Nabil Zeitoun, one of the prison guards, took pity on me. He noticed that no one visited me, and that I put nothing in the trust, and seeing my insistence, he gave me twenty sheets of white paper and a ballpoint pen, saying that was all he could manage for me. I decided to write the story of my life all over again, in tiny script, with words like ants, so that no one else could read it. I saw with my own eyes how the interrogator had trampled my pages and how he drowned the pages in the foul stagnant water. I can still smell it, mingled with the smell of men’s sweat and urine, which keeps me from remembering. I want to remember everything. I try, but I see everything black on white, I cannot read, it’s as if I were reading in a dream. I see letters whose riddles I cannot unlock.

On these pages I’ll write very small letters, squeezing an entire page into one line. The pain has not left me. The prison doctor diagnosed me as suffering from a rectal prolapse because of the bottle and said that it might require an operation. But he advised me to be patient and not to have the operation in the prison hospital because the outcome was not guaranteed.

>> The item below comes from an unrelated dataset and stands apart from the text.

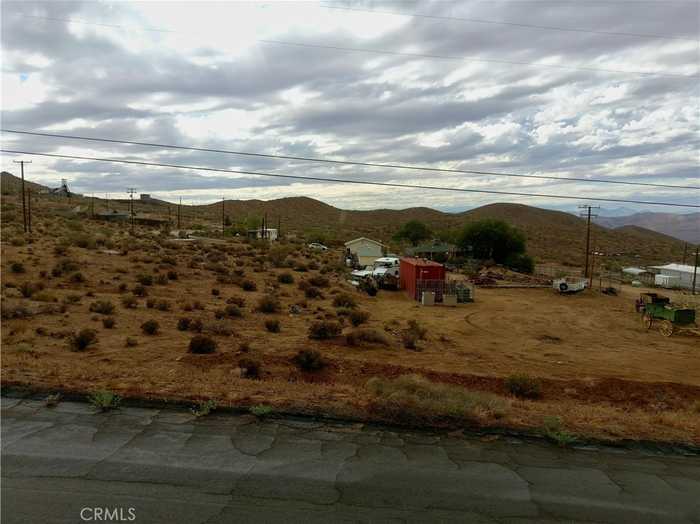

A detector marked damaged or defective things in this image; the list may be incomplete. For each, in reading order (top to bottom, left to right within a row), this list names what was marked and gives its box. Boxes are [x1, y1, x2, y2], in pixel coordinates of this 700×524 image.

cracked pavement [1, 398, 700, 524]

I am not writing for my own sake but for his sake and his mother’s. I want him to come back to me for his poor mother’s sake. We must find a solution for her, because she will be the heroine of the story. I don’t like stories where the heroes are men. Gaby will be the heroine of my story, with her kokina and her long hair that turns golden before the sea, and her lover the tailor, her father the cohno, and her son who wasted his life.

My mother visited me only once, I’m worried about her. I haven’t heard from her for a year and I have no way of getting in touch with her. That is why I wrote only one page. A whole year in which I wrote just one page. This was not out of laziness but out of confusion. I want the story to have a happy ending. I don’t want my story to end with the heroine, Gaby Abel Abyad, my mother and my sister, walking alone through the city streets, tripping over her shadow.